BABY JANE DEXTER at NYC’s Metropolitan Room: This Time, "It’s Personal"…

BABY JANE DEXTER at NYC’s Metropolitan Room: This Time, “It’s Personal”… 

One of the songs in Baby Jane Dexter’s intimate new show “It’s Personal” at New York City’s Metropolitan Room is “Painted Lady on the Stage”, an under-heard 1995 gem from iconic jazz legend Abbey Lincoln.  The song, about the synergistic connection between a female performer and her audience, should be a universal  anthem for ALL women in show business– whether they be singers, actresses,  burlesque performers, et cetera…    Due to a series of health problems through the years, Baby Jane Dexter has faced limited physical mobility, which was quite evident as she made her way to the stage.  Once she took the spotlight, however, the singer compensated with a combination of  limitless spirit and a well-earned aura of confidence in her maturity and legacy.  And, of course, there’s her trademark commanding, deep voice.   With her bullet-shaped nails painted blue and her apparent personal taste for vivid colors in her wardrobe , Ms. Dexter was indeed a “painted lady on stage”… and, like the heroine of the song, it was clear that this singer knows a thing or two about pleasing her audiences.  That aforementioned  commanding, deep voice has gotten Ms. Dexter much praise in her native New York.  She’s been called the “Grand Dame of Cabaret”, a Title which had also been bestowed upon her friend and showbiz peer, the late Julie Wilson (to whom “It’s Personal” was dedicated).   A lot of Dexter’s sound and take-no-prisoners persona is clearly influenced by the big, bold, and bawdy (mostly African-American) women of rhythm and blues.  However, she has persistently  refused to be “classified” throughout her career.  In this show, she gives the audience a variety of “genres” and takes on a lot of classic musical gems– from Rodgers’ and Hart’s “Blue Moon” to Cole Porter’s “Experiment”.  The artist has been the recipient of seven major MAC Awards, including a MAC Lifetime Achievement Award in 2015.  She also won two Nightlife Awards and two Backstage Bistro Awards.  

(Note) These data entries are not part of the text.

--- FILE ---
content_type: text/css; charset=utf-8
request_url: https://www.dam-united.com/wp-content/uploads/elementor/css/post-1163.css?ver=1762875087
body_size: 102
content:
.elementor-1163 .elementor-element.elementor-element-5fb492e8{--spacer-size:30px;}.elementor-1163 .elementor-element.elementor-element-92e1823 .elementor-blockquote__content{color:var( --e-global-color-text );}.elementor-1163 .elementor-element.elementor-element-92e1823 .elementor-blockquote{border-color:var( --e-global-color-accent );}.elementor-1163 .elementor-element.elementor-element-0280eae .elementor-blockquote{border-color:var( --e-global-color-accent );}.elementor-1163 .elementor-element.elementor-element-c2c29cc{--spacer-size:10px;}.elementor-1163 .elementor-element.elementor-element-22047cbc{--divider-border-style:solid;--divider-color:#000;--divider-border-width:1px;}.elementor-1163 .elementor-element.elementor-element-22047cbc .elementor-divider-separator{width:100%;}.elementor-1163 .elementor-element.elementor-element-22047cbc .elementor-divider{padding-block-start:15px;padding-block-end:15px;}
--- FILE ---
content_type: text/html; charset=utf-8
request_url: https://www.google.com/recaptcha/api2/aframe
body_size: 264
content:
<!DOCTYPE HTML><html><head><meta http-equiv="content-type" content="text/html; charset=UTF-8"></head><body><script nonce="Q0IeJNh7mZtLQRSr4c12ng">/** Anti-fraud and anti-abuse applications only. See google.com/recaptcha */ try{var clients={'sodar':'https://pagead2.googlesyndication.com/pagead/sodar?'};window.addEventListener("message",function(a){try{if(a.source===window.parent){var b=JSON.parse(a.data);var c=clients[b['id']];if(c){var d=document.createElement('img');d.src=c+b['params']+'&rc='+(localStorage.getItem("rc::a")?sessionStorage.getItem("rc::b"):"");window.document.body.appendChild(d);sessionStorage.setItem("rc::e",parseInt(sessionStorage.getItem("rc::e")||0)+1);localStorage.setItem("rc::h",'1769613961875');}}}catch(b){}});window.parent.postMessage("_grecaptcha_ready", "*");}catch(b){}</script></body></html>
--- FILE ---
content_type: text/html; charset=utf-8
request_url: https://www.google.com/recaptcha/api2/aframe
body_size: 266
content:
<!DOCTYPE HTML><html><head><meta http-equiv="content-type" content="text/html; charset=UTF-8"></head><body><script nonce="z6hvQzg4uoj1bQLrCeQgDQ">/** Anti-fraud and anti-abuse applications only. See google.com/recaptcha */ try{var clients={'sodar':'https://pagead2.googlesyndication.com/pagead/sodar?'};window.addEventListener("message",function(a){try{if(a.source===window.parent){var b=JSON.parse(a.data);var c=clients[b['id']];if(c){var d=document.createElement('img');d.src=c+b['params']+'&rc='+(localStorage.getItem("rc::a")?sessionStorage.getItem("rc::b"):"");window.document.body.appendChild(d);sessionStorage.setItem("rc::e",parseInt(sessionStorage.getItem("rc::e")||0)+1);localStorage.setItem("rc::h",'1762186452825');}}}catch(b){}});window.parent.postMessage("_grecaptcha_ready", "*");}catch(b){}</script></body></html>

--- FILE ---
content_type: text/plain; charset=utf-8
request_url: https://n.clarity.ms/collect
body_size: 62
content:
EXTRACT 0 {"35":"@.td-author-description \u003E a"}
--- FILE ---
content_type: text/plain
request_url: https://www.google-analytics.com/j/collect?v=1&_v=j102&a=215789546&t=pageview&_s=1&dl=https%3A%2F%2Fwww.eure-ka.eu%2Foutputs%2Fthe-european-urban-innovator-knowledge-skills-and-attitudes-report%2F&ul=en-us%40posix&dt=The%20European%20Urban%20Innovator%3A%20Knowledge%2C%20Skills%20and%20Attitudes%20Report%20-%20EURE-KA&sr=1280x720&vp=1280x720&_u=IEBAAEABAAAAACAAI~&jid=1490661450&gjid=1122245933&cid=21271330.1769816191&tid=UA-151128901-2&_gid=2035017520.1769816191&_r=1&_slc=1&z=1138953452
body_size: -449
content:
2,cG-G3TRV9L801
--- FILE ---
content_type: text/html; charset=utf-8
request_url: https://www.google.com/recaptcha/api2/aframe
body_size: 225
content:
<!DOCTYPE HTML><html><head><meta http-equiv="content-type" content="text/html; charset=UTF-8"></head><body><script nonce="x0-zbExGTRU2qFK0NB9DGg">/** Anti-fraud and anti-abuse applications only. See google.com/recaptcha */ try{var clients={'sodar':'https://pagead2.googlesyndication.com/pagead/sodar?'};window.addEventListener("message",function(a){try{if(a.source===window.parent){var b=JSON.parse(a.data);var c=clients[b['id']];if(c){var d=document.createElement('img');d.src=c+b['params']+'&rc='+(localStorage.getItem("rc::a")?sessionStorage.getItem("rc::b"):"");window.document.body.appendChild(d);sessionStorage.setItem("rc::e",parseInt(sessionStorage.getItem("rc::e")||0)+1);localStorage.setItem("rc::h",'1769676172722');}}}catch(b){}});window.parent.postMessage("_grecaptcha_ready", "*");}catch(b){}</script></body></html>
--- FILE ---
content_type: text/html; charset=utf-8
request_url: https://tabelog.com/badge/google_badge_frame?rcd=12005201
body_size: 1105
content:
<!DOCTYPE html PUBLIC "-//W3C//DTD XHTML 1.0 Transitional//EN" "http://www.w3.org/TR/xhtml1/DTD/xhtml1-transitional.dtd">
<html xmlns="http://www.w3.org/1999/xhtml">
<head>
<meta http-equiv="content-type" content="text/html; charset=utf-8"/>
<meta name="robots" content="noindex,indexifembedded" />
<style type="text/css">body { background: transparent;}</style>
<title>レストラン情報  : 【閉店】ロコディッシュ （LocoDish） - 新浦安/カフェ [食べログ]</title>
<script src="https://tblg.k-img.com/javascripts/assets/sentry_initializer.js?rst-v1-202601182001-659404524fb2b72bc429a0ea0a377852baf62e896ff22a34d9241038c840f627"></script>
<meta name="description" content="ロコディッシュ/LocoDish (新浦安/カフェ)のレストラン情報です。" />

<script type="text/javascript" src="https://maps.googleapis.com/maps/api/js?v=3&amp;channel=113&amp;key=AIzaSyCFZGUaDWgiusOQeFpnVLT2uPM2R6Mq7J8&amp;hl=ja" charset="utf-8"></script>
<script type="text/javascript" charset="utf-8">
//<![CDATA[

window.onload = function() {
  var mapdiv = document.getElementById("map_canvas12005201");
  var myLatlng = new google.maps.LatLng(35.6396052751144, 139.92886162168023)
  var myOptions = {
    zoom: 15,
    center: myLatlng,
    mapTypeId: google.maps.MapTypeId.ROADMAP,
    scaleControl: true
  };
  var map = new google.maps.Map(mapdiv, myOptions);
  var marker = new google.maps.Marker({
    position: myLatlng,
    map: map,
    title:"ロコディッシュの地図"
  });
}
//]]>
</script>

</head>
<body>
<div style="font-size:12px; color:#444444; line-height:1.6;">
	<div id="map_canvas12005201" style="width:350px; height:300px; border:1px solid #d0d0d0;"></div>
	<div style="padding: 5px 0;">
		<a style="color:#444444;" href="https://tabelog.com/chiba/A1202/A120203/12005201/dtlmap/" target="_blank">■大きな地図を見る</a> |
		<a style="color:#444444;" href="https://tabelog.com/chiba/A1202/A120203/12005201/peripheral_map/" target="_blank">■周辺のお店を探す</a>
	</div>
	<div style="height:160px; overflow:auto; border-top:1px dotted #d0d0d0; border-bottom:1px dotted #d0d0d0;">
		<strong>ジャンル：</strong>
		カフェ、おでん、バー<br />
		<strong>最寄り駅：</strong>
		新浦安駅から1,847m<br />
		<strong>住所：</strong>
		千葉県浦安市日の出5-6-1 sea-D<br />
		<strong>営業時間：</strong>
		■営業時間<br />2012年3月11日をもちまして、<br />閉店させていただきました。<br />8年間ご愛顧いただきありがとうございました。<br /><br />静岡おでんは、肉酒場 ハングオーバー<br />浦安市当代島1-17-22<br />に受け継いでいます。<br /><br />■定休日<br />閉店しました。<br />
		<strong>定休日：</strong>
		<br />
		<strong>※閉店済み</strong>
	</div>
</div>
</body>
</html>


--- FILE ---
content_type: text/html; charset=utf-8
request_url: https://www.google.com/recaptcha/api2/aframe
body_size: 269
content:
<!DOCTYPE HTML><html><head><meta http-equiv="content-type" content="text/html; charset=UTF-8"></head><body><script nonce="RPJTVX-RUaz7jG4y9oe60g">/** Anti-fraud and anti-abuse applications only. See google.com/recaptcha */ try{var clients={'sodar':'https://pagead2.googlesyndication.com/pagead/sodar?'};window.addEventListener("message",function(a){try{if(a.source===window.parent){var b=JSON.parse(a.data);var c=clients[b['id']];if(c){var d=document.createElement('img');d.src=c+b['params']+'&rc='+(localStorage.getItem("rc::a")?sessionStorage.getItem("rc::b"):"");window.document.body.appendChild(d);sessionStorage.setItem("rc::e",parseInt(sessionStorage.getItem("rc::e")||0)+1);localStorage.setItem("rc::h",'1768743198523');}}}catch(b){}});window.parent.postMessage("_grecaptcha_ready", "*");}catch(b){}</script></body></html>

Baby Jane  opened with the Cy Coleman/Peggy Lee fave “I’m In Love Again”.  Listening to the lyrics, it was impossible not to interpret the song as an analogy to Dexter’s love affair with her audience and with performing: “I’m in love again, and the feelings not new; Yes I know the signs, and I  know what to do.   It’s a highway that I’ve travelled trough before; so i know all the curves, and I’ve come back for more”.  Next up was Billy Roy’s  “Bargain Day”, surely one of the most idiosyncratic songs about heartache.   In the spirit of the season, Jane even threw in a joke about Black Friday.   Her version of “Do Right Woman” (Moman and Penn)was like a companion piece to Billie Holiday’s “Do Your Duty”– an unambiguous request for men to treat their women right.   Baby Jane’s  version of the oft-covered “House of the Rising Sun” evoked quite a different mood from versions you may have heard from other artists, and it was intensely soulful.  Similarly, Dexter took on The Beatles’ “Got to Get You Into My Life” and served up a raw, more cerebral incarnation… but the results were no less engaging than the original.    It was thrilling to hear Jane’s take on the 1967 Young Rascals hit “How Can I Be Sure?”, which I’ve always believed was one of the most feverishly romantic songs of that era.   In yet another delight, the singer transformed the giddy, schoolgirl-type crush memories of a young Judy Garland singing “Zing Went the Strings of My Heart” into a more womanly version, with buoyant joy to spare.  She closed that song on a killer note.   For some playful levity, Jane threw in A Great Big World’s  “Everyone Is Gay”, another song begging to become a cultural anthem.  And who better than Baby Jane Dexter, with her many gay fans, to usher it in? 

I won’t give away the big encore/finale of “It’s Personal”, but let’s just say that the show’s closing song has become something of a staple for the singer in her live shows.  Making it a tribute to Julie Wilson, Baby Jane Dexter turned the songs’ heart-wrenching lyrics into a climactic message of empowerment.  It was the quintessential culmination of an intimate show in an intimate space.  In other words: For Baby Jane Dexter and her fans, this event was truly “personal”!